Using Always Encrypted with Entity Framework 6
Entity Framework 6 was not designed from the start to work with the Always Encrypted feature of SQL Server 2016. However, a lot of effort has gone into making the feature work as transparently as possible with existing code. This article explores the limitations you will need to work around and the potential issues you should be aware of if you need to make your application based on Entity Framework 6 work with a database containing encrypted columns.
Database Schema Creation
Database First and Code First from existing database
The “EF Designer from database” and “Code First from database” workflows can be used to create a model from a database containing encrypted columns without issue, however EF does not store any additional metadata about encrypted columns.

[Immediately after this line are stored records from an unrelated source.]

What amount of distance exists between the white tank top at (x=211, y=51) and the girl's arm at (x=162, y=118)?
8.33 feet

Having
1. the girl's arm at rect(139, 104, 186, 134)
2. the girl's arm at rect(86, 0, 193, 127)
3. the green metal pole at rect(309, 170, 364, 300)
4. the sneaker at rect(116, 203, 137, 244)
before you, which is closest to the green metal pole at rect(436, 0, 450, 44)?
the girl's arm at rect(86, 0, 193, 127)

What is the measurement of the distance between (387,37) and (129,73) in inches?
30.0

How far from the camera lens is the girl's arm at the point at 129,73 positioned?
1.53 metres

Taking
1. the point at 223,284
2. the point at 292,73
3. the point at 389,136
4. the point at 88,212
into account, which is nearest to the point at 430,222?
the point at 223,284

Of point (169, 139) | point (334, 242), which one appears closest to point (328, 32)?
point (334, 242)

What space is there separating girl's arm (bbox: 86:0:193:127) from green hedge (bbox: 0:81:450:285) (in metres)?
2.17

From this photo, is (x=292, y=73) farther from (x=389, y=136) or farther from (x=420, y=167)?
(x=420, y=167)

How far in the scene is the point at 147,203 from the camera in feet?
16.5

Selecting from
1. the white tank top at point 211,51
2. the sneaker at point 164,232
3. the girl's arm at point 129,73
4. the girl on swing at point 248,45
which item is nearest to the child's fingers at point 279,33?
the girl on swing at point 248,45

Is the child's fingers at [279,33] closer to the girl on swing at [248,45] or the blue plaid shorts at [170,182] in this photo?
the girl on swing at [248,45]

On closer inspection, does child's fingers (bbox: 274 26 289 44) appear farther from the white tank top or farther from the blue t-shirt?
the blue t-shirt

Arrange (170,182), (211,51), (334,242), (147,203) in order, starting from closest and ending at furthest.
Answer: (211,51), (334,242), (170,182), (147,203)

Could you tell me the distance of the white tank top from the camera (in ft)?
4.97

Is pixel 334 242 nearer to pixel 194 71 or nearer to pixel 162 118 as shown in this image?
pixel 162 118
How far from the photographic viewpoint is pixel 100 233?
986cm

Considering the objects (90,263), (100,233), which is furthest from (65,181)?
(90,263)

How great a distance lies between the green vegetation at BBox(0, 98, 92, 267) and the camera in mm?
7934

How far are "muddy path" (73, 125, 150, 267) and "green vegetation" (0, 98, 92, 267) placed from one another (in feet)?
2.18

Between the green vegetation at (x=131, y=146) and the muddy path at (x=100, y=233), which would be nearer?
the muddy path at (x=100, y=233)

From EF perspective encrypted columns look like regular columns. This means that EF can’t handle encrypted columns in any special way – for instance produce different queries when encrypted columns are involved.
In order to create a new EntityDataModel:
- go to Solution Explorer
- right click on the project -> Add -> New Item…
- choose ADO.NET Entity Data Model
- follow Entity Data Model Wizard as shown below
Code First – Migrations
Migrations will require substantial tweaking – Entity Framework is not aware of the Column Master Keys and Column Encryption and has no way to model them, so this needs to be compensated by user.
Suggested solution:
- Create database Column Master Keys, Column Encryption Keys, schema etc. outside Entity Framework (e.g. by using SQL Server Management Studio). More information about this can be found here: https://blogs.msdn.com/b/sqlsecurity/archive/2015/06/04/getting-started-with-always-encrypted.aspx
- Create Entity Framework model
- Enable-Migrations
- Add-Migration
- Remove encrypted properties from the migration code
- Add ALTER TABLE calls to add encrypted columns
- Update-Database
Example of the Up() migration method could look like this:
Code used to manually add encrypted columns is as follows:
Sql("ALTER TABLE [dbo].[Patients] ADD [SSN] [nvarchar](11) COLLATE Latin1_General_BIN2 ENCRYPTED WITH(ENCRYPTION_TYPE = DETERMINISTIC, ALGORITHM = 'AEAD_AES_256_CBC_HMAC_SHA_256', COLUMN_ENCRYPTION_KEY = MyCek) NOT NULL");
Sql("ALTER TABLE [dbo].[Patients] ADD [BirthDate] [datetime2] ENCRYPTED WITH(ENCRYPTION_TYPE = RANDOMIZED, ALGORITHM = 'AEAD_AES_256_CBC_HMAC_SHA_256', COLUMN_ENCRYPTION_KEY = MyCek) NOT NULL");
Automatic migrations should be disabled as it will always try to create columns without information about encrypted columns. They can be disabled using the following code snippet:
public sealed class MyConfiguration : DbMigrationsConfiguration<AlwayEncryptedContext>
{
public MyConfiguration()
{
AutomaticMigrationsEnabled = false;
}
}
Code First – Database Initializers
Database Initializers will not be supported with Always Encrypted feature. EF has no way of modeling the encryption related concepts, and there is no good/easy way to inject custom SQL into the initializer pipeline. The exception is MigrateDatabaseToLatestVersion, which uses Migrations to perform initialization. In general, it is recommended to use Migrations over Initializers when working with encrypted columns. This includes seeding the database with initial data. Migration’s Configuration.Seed method can be used for that purpose.
Model First
Similar to Migrations, this requires user to create database manually. Users can create EF model using designer. EF will then create a DDL statements that should be manually tweaked to include column encryption. CMK and CEKs should be created separately as well.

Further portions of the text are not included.